▶ **RECORDS SUPPLIED**
++++++

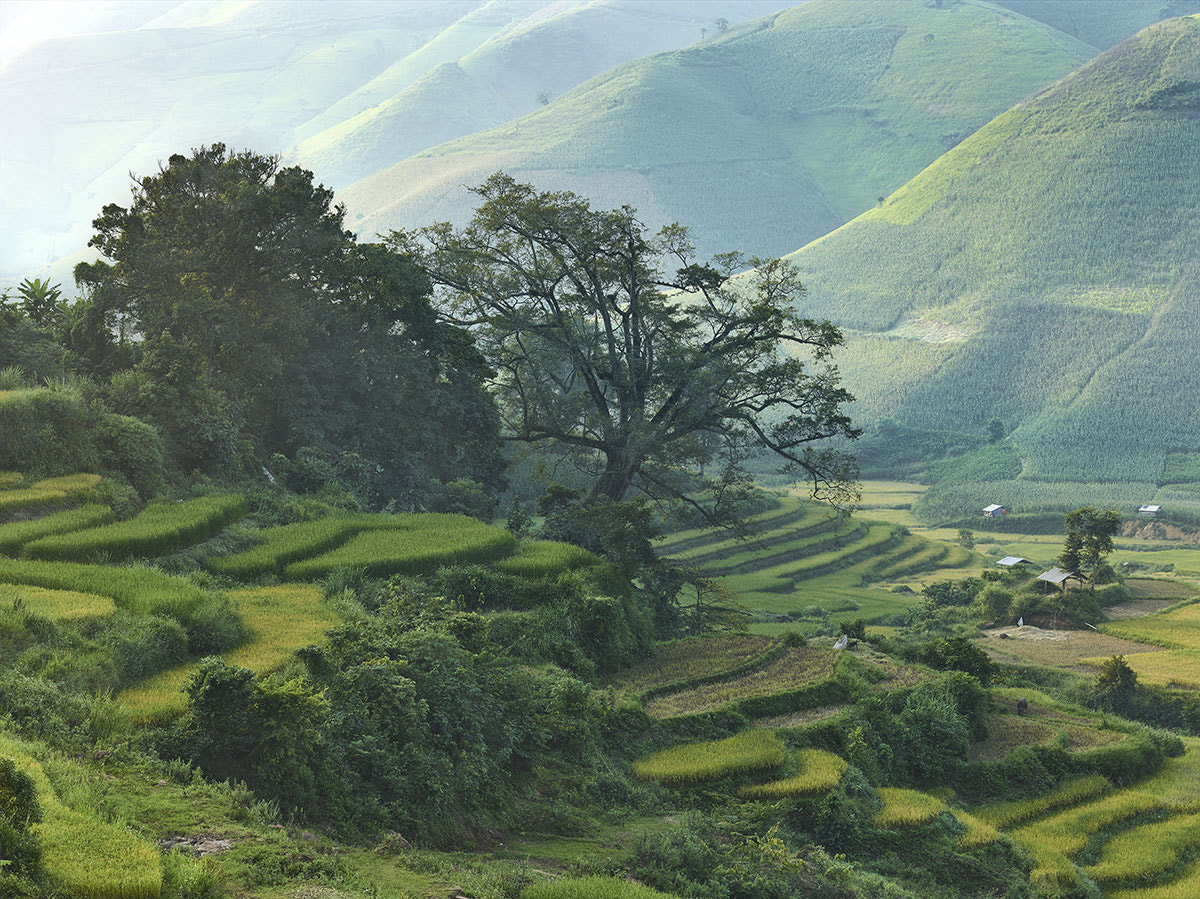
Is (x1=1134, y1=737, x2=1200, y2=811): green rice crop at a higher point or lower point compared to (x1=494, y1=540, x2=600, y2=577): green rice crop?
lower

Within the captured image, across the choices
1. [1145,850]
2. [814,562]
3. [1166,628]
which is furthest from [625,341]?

++++++

▶ **PROBLEM STATEMENT**
Recast the listing above as a numbered list, dropping blank lines and leaving out the picture.

▶ **CORRECT RESPONSE**
1. Is (x1=1134, y1=737, x2=1200, y2=811): green rice crop at a higher point or lower point compared to (x1=494, y1=540, x2=600, y2=577): green rice crop?
2. lower
3. Within the captured image, across the choices
4. 1. [1145,850]
5. 2. [814,562]
6. 3. [1166,628]
7. which is furthest from [625,341]?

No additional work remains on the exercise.